Prim's algorithm yields a minimal spanning tree.

## Proof

Let $ T $ be the spanning tree on $ G $ generated by Prim's algorithm, which must be proved to be minimal, and let $ T' $ be spanning tree on $ G $, which is known to be minimal.

If $ T = T' $, then $ T $ is minimal.

If $ T \ne T' $, let $ e_k = (u,v) $ be the first edge chosen by Prim's algorithm which is not in $ T' $, chosen on the $ k $'th iteration of Prim's algorithm. Let $ P $ be the path from $ u $ to $ v $ in $ T' $, and let $ e* $ be an edge in $ P $ such that one endpoint is in the tree generated at the $ k-1 $'th iteration of Prim's algorithm and the other is not, i.e., one endpoint of $ e* $ is $ u $ **or** one endpoint is $ v $, but the endpoints are not $ u $ **and** $ v $.

If the weight of $ e* $ is less than the weight of $ e_k $, then Prim's algorithm would have chosen it on its $ k $th iteration, so it is certain that $ w(e*) \ge w(e_k) $. In particular, when $ e* $ has weight equal to that of $ e_k $, the choice between the two is arbitrary.
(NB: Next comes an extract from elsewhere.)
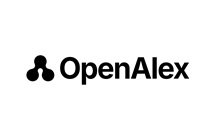 openalex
Whether the weight of $ e* $ is greater than or equal to $ e_k $, $ e* $ can be substituted with $ e_k $ while preserving minimal total weight of $ T' $. This process can be repeated indefinitely, until $ T' $ is equal to $ T $, and it is shown that the tree generated by any instance of Prim's algorithm is a minimal spanning tree.

QED